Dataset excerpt
# # # # #

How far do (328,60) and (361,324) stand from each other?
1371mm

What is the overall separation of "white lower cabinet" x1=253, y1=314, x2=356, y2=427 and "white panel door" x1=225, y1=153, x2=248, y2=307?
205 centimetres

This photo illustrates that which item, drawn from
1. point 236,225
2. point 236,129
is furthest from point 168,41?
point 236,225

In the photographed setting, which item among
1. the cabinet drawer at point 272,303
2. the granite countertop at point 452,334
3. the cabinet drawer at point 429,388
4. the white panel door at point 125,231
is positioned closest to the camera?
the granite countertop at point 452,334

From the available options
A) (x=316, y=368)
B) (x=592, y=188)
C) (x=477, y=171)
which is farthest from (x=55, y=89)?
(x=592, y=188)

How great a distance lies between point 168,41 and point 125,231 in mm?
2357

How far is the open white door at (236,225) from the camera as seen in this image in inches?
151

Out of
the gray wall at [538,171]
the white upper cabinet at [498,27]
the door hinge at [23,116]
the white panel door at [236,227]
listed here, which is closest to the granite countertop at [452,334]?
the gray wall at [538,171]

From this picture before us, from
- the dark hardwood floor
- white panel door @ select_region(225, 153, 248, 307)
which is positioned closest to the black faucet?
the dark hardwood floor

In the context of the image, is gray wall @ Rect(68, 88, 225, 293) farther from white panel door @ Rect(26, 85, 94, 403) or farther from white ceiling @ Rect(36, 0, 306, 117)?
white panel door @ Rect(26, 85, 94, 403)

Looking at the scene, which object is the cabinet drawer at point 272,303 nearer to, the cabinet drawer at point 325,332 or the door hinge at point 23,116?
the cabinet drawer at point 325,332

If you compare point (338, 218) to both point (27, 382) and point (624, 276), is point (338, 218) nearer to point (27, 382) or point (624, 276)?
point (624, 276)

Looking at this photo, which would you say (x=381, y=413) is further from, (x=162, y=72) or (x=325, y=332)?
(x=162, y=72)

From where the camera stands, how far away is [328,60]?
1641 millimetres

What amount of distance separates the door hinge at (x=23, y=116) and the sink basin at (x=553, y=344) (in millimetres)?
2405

# # # # #

From the records above, extract every entry verbatim.

FULL RESPONSE:
How far do (328,60) and (361,324) stand from each other?
1371mm

What is the overall separation of "white lower cabinet" x1=253, y1=314, x2=356, y2=427 and "white panel door" x1=225, y1=153, x2=248, y2=307?
205 centimetres

This photo illustrates that which item, drawn from
1. point 236,225
2. point 236,129
is furthest from point 168,41?
point 236,225

In the photographed setting, which item among
1. the cabinet drawer at point 272,303
2. the granite countertop at point 452,334
3. the cabinet drawer at point 429,388
4. the white panel door at point 125,231
is positioned closest to the camera?
the granite countertop at point 452,334

From the available options
A) (x=316, y=368)
B) (x=592, y=188)
C) (x=477, y=171)
which is farthest from (x=55, y=89)?
(x=592, y=188)

How great a distance lies between point 168,41 and point 125,231 in mm?
2357

How far is the open white door at (236,225) from the camera as seen in this image in inches?
151

Out of
the gray wall at [538,171]
the white upper cabinet at [498,27]
the door hinge at [23,116]
the white panel door at [236,227]
listed here, which is closest to the granite countertop at [452,334]?
the gray wall at [538,171]

From this picture before us, from
- the dark hardwood floor
- white panel door @ select_region(225, 153, 248, 307)
which is positioned closest to the black faucet?
the dark hardwood floor

In the context of the image, is gray wall @ Rect(68, 88, 225, 293) farther from white panel door @ Rect(26, 85, 94, 403) or farther from white ceiling @ Rect(36, 0, 306, 117)?
white panel door @ Rect(26, 85, 94, 403)

Looking at the scene, which object is the cabinet drawer at point 272,303 nearer to, the cabinet drawer at point 325,332 or the door hinge at point 23,116?
the cabinet drawer at point 325,332

If you compare point (338, 218) to both point (27, 382) and point (624, 276), is point (338, 218) nearer to point (27, 382) or point (624, 276)?
point (624, 276)

Looking at this photo, which would you say (x=381, y=413) is further from, (x=162, y=72) or (x=325, y=332)?
(x=162, y=72)

From where the camera stands, how far away is [328,60]?
1641 millimetres

What amount of distance separates the door hinge at (x=23, y=116) and the sink basin at (x=553, y=344) (in millimetres)?
2405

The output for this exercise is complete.